Celtic slowly reasserted their superiority as Armstrong curled narrowly over from 18 yards after County appealed in vain for an offside flag.
Seeking to cash in on their numerical advantage, the Staggies made a tactical change with Jonathan Franks replacing Stewart Murdoch just before the half-hour mark.
It came as County gained a foothold with Gordon parrying behind a fizzing 25-yard effort from man of the match Woods but Celtic ended the first half strongly as stand-in skipper Mikael Lustig’s header was repelled by a stretching Fox.
McIntyre’s team, however, completed a stunning turnaround just three minutes into the second half from a set-piece routine executed to absolute perfection.
Woods’ curling corner was nodded back across by captain Andrew Davies for fellow centre-back Quinn to nod home from close range.
Amid the driving Glasgow rain, Celtic’s 10 men offered a meek response and found themselves further adrift just after the hour mark.
Woods was again heavily involved with a driving run and incisive pass for Dutchman Schalk, who took one touch to control before rifling into the roof of the net to spark wild celebrations in the County end.
It prompted some Celtic fans to head for an early exit but – despite the introduction of captain Scott Brown after two months out injured – a stirring comeback was not forthcoming.
The Hoops had a golden opportunity to reduce the arrears yet Griffiths could not add to his 27 goals this season as Fox pulled off a crucial save from the spot after County substitute Brian Graham was harshly adjudged to have handled in the box.
Fox also had to react well to shovel another Griffiths effort over the crossbar, which had taken a slight deflection off the boot of Davies.
At the other end, Irvine almost made it more convincing for County when his well-struck volley was beaten away by Gordon from Michael Gardyne’s cross.
The Staggies defended their two-goal cushion resolutely to close out a famous win in their first-ever League Cup semi-final.
For 15-time winners Celtic, it was another sobering experience at the national stadium where their defensive vulnerability was magnified – and Deila’s future will again be on the agenda as the latest dream of a third clean sweep in their history was popped.
Substitutes: Franks (on for Murdoch 28′), Graham (on for Schalk 71′) and Boyce (on for Gardyne 83′).
Substitutes: Sviatchenko (on for McGregor 14′), Brown (on for Bitton 67′) and Forrest (on for Armstrong 79′).
Not used: Bailly (GK), Izaguirre, Nesbitt, Ciftci.
Booked: Gordon (49′), Lustig (58′), Johansen (90+3′)
Sent-off: Ambrose (13′)
Goals: Mackay-Steven (1′)
Missed penalty: Griffiths (77′)
Referee: Craig Thomson (Scotland) – 7/10 Assistants: Joseph Lawson and Gary Hilland Fourth Official: Greg Aitken
“It’s a fantastic achievement for the club and I am really pleased for the chairman as he has done so much for the club down the years.

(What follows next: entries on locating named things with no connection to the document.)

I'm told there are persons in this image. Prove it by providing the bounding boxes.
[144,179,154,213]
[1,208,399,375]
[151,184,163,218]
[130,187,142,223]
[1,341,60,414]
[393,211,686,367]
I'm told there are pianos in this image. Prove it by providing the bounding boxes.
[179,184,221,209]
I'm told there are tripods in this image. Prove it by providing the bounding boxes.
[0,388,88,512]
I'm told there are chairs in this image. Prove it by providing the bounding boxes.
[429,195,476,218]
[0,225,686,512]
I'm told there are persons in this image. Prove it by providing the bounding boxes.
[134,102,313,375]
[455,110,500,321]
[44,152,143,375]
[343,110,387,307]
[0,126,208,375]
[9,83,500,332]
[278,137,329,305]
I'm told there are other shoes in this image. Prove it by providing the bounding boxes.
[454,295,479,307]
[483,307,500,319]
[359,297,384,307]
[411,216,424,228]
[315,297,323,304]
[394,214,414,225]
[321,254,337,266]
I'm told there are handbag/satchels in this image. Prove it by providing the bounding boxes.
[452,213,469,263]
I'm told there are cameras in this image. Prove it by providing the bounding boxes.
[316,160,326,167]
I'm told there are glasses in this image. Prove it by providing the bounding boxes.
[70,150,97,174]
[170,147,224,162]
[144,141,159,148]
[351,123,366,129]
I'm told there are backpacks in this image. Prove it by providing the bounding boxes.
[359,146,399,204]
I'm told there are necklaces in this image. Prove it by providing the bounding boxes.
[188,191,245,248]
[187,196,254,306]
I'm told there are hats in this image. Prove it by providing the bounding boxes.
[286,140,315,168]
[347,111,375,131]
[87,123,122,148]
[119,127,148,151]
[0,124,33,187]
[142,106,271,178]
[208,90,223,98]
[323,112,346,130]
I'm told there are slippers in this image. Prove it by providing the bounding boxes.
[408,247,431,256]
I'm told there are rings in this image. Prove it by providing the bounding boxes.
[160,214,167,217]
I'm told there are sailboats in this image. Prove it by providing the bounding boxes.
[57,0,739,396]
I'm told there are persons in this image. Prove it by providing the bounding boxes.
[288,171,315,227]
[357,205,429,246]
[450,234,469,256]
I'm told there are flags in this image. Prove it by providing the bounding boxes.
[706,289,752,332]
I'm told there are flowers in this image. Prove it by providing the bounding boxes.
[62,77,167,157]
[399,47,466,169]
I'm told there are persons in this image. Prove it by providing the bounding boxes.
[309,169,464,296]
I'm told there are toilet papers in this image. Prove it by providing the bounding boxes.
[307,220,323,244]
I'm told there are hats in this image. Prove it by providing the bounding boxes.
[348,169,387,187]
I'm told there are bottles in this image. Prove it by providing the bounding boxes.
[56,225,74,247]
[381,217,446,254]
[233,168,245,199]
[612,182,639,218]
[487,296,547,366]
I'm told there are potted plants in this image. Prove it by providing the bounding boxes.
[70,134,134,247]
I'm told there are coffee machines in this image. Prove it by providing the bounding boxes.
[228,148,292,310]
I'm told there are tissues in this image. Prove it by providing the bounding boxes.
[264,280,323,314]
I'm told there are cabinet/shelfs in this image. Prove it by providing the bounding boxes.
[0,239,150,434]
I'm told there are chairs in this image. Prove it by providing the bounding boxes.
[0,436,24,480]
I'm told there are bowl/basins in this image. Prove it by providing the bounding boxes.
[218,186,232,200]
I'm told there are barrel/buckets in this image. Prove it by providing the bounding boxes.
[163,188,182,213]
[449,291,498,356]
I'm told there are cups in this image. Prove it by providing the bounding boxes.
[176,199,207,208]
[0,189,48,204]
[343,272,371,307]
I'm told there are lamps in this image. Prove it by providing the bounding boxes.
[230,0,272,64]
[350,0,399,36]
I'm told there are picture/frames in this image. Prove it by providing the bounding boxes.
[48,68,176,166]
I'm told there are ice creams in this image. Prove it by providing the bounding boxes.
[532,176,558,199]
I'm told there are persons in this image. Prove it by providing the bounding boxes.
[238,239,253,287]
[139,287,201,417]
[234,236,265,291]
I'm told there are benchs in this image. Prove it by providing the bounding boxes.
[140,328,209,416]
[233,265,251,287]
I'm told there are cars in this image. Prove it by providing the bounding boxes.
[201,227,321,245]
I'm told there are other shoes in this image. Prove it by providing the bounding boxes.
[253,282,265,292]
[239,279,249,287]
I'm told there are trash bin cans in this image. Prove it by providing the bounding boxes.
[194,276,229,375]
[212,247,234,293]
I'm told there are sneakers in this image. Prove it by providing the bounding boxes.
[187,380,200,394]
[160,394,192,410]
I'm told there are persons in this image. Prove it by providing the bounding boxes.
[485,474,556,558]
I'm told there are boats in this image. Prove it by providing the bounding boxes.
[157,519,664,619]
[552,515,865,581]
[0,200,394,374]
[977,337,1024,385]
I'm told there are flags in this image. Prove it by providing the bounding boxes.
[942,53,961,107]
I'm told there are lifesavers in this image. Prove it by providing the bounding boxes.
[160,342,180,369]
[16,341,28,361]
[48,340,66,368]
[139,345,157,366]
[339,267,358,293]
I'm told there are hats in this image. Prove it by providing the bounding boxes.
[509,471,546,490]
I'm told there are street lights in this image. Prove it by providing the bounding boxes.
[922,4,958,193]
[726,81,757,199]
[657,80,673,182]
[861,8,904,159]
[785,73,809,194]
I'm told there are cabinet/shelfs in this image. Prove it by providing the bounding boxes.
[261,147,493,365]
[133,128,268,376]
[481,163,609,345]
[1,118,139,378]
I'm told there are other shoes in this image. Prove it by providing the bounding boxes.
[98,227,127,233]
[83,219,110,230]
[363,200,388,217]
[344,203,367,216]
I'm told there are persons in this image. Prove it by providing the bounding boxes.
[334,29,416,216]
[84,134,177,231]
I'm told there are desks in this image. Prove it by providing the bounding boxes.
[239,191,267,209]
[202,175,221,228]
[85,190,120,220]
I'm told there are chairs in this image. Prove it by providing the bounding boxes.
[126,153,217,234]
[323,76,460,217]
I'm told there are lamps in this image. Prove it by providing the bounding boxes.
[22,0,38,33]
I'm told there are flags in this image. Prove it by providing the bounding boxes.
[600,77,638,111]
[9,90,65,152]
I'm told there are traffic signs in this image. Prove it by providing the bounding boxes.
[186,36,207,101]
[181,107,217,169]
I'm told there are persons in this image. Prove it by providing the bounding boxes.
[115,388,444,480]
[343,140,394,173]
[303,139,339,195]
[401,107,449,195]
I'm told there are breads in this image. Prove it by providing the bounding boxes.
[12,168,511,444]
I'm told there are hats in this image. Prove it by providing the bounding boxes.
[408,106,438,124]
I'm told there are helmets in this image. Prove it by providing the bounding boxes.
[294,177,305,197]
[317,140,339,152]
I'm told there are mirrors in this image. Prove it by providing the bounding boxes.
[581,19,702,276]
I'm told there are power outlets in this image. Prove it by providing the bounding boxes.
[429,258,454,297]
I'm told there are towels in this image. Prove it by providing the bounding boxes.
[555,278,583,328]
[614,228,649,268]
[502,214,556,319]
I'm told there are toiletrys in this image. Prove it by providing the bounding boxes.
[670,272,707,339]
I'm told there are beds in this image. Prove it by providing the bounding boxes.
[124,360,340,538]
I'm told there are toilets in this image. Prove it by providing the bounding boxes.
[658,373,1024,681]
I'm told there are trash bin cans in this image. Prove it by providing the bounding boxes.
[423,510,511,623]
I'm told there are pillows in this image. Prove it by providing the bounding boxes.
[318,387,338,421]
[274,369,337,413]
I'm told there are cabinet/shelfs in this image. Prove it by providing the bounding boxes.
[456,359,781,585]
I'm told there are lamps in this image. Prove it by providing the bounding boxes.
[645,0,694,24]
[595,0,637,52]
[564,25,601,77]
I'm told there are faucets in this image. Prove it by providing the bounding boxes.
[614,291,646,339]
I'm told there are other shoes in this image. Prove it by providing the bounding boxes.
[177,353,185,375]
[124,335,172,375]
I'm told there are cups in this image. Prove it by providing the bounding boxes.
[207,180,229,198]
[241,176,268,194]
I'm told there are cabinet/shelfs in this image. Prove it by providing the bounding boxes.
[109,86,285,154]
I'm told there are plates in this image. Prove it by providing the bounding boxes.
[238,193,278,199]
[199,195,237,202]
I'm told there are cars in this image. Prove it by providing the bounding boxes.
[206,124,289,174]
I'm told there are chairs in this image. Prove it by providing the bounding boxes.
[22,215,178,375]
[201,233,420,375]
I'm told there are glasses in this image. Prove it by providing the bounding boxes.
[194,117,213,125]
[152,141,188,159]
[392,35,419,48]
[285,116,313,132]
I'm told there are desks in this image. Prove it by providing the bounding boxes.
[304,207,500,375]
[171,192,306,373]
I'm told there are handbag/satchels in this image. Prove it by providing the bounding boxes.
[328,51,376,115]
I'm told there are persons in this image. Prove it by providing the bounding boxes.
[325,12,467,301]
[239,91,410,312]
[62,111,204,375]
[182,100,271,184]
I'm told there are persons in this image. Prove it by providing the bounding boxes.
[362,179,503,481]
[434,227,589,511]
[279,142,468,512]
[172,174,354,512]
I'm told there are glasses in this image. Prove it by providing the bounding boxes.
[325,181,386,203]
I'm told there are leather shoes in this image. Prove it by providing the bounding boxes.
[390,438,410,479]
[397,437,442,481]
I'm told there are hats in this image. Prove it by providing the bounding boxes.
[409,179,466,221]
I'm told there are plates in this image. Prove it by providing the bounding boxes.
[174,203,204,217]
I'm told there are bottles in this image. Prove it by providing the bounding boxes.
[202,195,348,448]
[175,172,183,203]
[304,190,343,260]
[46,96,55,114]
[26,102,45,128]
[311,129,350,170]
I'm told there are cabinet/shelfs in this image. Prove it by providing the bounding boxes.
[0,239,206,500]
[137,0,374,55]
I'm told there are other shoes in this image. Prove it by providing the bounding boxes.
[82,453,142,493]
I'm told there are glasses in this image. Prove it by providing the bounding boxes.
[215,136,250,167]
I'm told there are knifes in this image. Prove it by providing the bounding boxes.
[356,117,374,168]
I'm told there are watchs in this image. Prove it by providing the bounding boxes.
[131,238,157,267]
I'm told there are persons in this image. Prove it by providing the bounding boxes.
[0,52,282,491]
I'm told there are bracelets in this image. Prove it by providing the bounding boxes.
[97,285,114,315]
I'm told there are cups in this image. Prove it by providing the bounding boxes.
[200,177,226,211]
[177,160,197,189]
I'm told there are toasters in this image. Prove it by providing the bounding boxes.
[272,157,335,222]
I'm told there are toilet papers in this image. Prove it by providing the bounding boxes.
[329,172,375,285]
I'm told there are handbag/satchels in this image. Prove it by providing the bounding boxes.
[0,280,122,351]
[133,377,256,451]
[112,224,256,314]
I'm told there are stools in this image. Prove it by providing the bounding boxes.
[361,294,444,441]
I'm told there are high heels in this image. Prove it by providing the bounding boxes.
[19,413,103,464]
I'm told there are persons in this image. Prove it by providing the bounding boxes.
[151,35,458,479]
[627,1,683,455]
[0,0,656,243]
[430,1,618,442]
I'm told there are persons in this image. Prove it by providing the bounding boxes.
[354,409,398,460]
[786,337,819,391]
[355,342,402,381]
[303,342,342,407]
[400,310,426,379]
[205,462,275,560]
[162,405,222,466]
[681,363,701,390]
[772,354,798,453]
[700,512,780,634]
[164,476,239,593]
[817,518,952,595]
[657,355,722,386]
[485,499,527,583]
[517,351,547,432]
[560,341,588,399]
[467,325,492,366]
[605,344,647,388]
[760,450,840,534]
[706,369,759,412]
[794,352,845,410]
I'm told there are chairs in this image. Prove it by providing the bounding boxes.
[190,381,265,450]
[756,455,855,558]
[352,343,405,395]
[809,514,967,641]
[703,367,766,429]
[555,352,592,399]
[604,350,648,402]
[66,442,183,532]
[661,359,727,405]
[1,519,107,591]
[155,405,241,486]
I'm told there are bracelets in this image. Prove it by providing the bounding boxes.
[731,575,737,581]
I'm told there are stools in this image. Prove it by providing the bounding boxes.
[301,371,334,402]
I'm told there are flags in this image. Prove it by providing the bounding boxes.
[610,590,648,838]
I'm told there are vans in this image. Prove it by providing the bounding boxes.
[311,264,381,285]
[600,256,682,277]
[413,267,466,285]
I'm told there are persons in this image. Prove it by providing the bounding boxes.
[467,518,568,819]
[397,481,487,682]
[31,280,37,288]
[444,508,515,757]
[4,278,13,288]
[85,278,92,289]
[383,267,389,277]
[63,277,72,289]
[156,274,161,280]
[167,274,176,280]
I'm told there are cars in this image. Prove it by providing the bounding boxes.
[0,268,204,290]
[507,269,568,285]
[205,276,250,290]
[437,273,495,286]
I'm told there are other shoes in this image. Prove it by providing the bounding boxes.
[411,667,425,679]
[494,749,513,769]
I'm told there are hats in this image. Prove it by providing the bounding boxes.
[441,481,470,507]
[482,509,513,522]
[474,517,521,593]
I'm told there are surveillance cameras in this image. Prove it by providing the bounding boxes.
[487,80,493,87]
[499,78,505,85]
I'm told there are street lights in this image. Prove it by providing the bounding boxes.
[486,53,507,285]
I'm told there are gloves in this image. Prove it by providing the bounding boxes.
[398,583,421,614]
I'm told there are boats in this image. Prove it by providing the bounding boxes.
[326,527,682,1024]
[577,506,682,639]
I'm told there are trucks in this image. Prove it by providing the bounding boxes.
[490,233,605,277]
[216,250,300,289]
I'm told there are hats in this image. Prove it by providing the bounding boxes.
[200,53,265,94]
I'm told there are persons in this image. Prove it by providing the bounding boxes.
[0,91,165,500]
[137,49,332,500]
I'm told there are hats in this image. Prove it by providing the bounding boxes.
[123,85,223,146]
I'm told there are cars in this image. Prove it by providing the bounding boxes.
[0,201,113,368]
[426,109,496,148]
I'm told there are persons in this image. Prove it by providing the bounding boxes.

We were determined to give him a second trip to a national final. We thought the way it started it was going to be a long afternoon for us.
“We set up to be stiff and that was anything but stiff. We had to hang in and it was a matter of bottle. We had a bit of luck and getting the penalty got us back into it. But Celtic are a great team and Scott Fox made some incredible saves. It should be a great day in the final.”
“We had everything in our hands but the red card changed everything. 80 minutes with 10 men makes it hard for us. I haven’t talked to Efe about it [the red card] but he’s very disappointed. That’s how football is.
“In the end it’s my responsibility and I’m very disappointed today. All the players are too but what’s done is done. In three days we go into a very important game and we have to look forward to that.”